The Court held that household work performed by homemakers must not be treated as having no economic value merely because it does not generate formal monetary income.
It fixed a minimum notional income of ₹30,000 per month for homemakers while determining compensation in motor accident death cases.
The Court created a distinct head of compensation called “loss of domestic care” for cases involving the death of a homemaker.
In such cases, tribunals and courts must award an additional amount of ₹30,000 per month under the head of “loss of domestic care”.
The Court clarified that ₹30,000 is a minimum benchmark meant to offset the disadvantage faced by homemakers when compensation is based on conservatively determined notional income.
It described the amount as a “stand-in” monthly income for homemakers who do not make a direct monetary contribution to the household.
The Court directed that this amount should be enhanced by 10% on a cumulative basis every three years.
If the homemaker was also employed and had proven earnings, compensation under “loss of domestic care” would be awarded in addition to the proven income.
The judgment described homemakers as “nation builders” because they support families and contribute significantly to the development of the country's human capital.
The Court observed that routine household activities such as cooking, cleaning, caregiving, and child-rearing support the paid workforce and enable economic productivity.
It noted that these contributions are generally not reflected in conventional economic indicators such as Gross Domestic Product (GDP).
The Bench stated that homemakers are the architects of India’s “human capital”, laying the foundation for the success of professionals and future generations.

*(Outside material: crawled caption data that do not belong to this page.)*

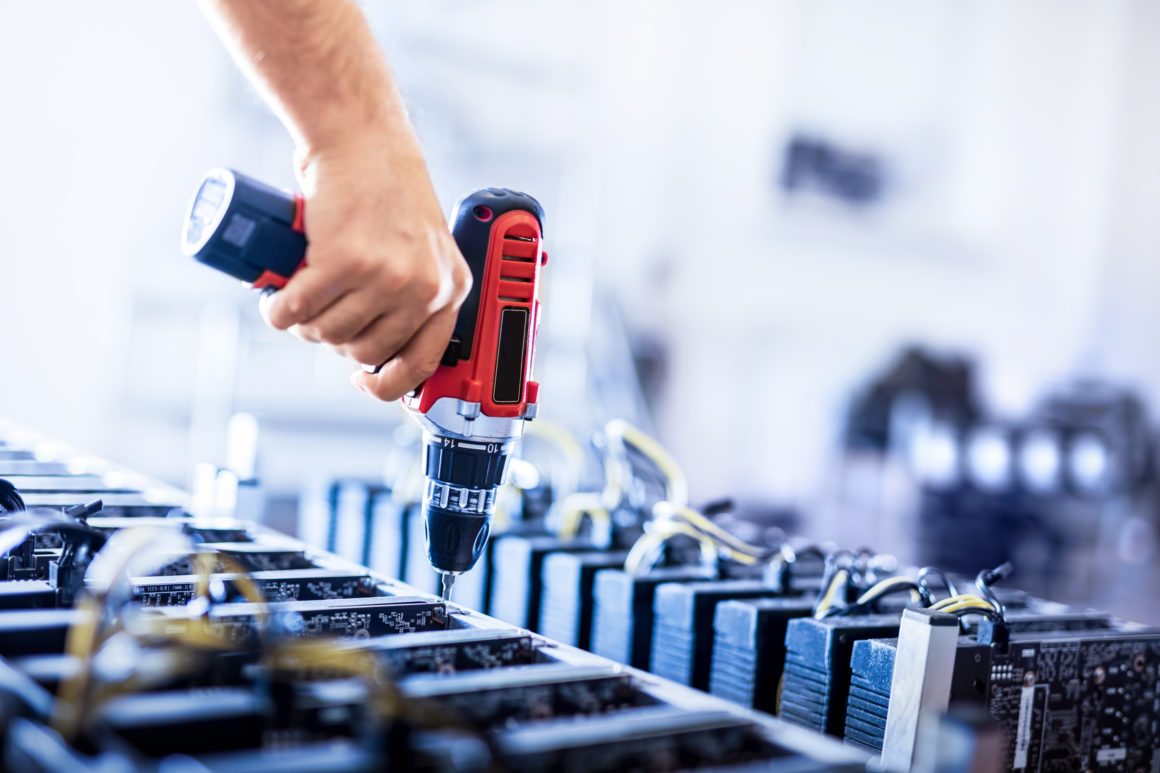 Assembling bitcoin mining machines. Man's hand screwing. Cryptocurrency farm. E-business.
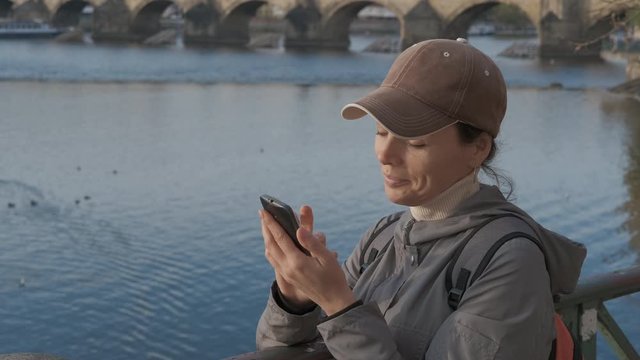 Rest by river in the city. Cute girl with a smartphone on the background of the old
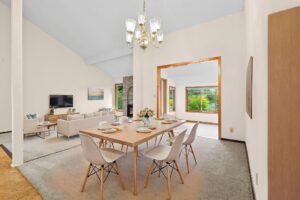 A modern dining room with a wooden table set for four, white chairs, a chandelier above, and an open view into a bright living room and sunroom with large windows showing greenery outside.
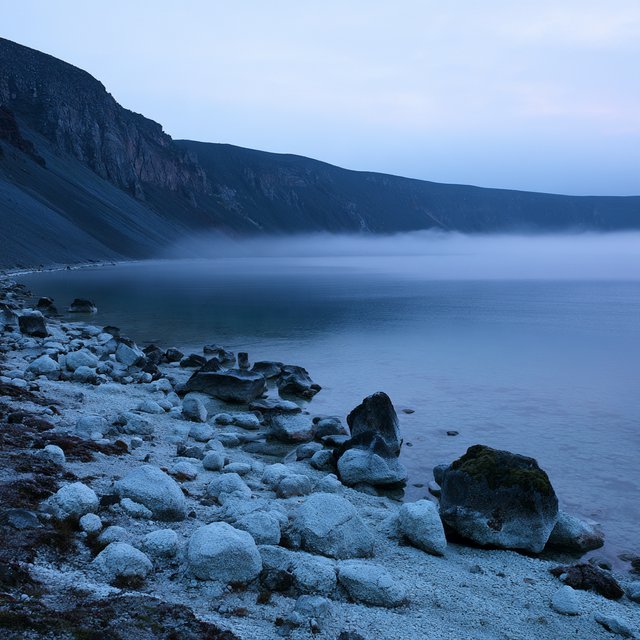 At first light, a rain-cleared volcanic caldera lake lies beneath thinning fog; pumice grains and damp lichen sharpen the near shore, while dark cinder slopes step back toward a distant rim. — Midjourney V8.2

The ruling acknowledged that strict arithmetic calculations cannot fully measure the economic, social, and nation-building contributions made by homemakers.
The judgment did not provide any specific mathematical or empirical basis for arriving at the ₹30,000 figure.
The Court observed that motor accident compensation claims often remain involved in litigation for many years, delaying relief to victims and their families.
It noted that the average pendency of such cases is about six years before Motor Accident Claims Tribunals (MACTs) and eight years before High Courts.
The Court held that compensation appeals should not remain pending in High Courts for more than four years.
It emphasised that adjournments should be granted only for genuine reasons and unnecessary delays must be avoided.
The Court observed that prolonged delays defeat the welfare-oriented objective of the Motor Vehicles Act, 1988.
It directed the Chief Justices of all High Courts to give priority to older motor accident compensation appeals and assess the need for additional Benches to ensure faster disposal of cases.